Department of Psychological Counselling, Faculty of Psychology, Mejiro University, Tokyo, Japan.
Institute of Interdisciplinary Research, Kyoto University of Advanced Science, Kyoto, Japan.
PLoS One. 2023 Aug 9;18(8):e0288453. doi: 10.1371/journal.pone.0288453. eCollection 2023.

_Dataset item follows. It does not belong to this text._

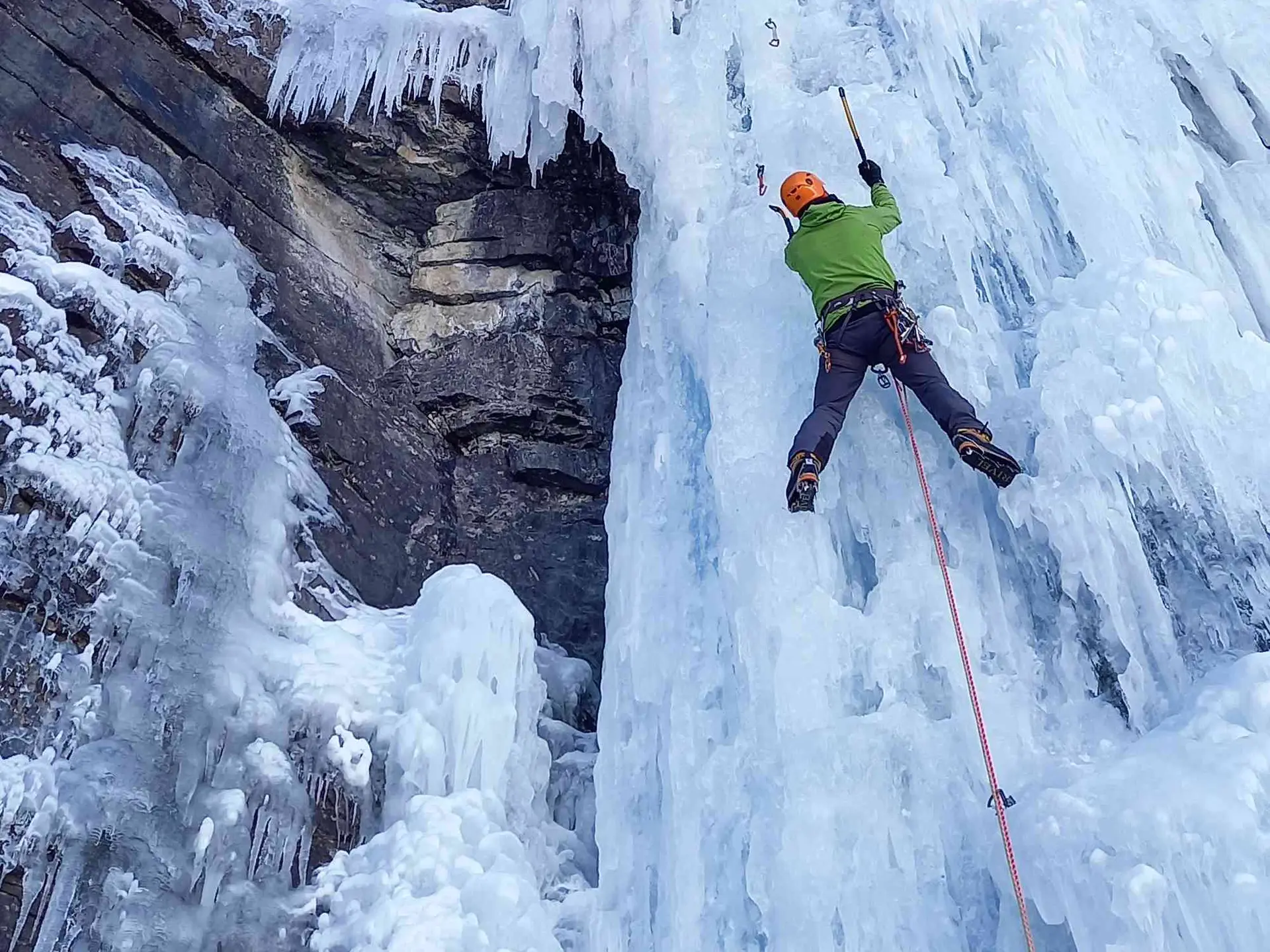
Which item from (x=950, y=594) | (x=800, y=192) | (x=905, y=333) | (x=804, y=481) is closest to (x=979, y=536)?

In the first half of 2023, text-generative artificial intelligence (AI), including ChatGPT from OpenAI, has attracted considerable attention worldwide. In this study, first, we compared Japanese stylometric features of texts generated by ChatGPT, equipped with GPT-3.5 and GPT-4, and those written by humans. In this work, we performed multi-dimensional scaling (MDS) to confirm the distributions of 216 texts of three classes (72 academic papers written by 36 single authors, 72 texts generated by GPT-3.5, and 72 texts generated by GPT-4 on the basis of the titles of the aforementioned papers) focusing on the following stylometric features: (1) bigrams of parts-of-speech, (2) bigram of postpositional particle words, (3) positioning of commas, and (4) rate of function words. MDS revealed distinct distributions at each stylometric feature of GPT (3.5 and 4) and human. Although GPT-4 is more powerful than GPT-3.5 because it has more parameters, both GPT (3.5 and 4) distributions are overlapping. These results indicate that although the number of parameters may increase in the future, GPT-generated texts may not be close to that written by humans in terms of stylometric features. Second, we verified the classification performance of random forest (RF) classifier for two classes (GPT and human) focusing on Japanese stylometric features. This study revealed the high performance of RF in each stylometric feature: The RF classifier focusing on the rate of function words achieved 98.1% accuracy. Furthermore the RF classifier focusing on all stylometric features reached 100% in terms of all performance indexes (accuracy, recall, precision, and F1 score). This study concluded that at this stage we human discriminate ChatGPT from human limited to Japanese language.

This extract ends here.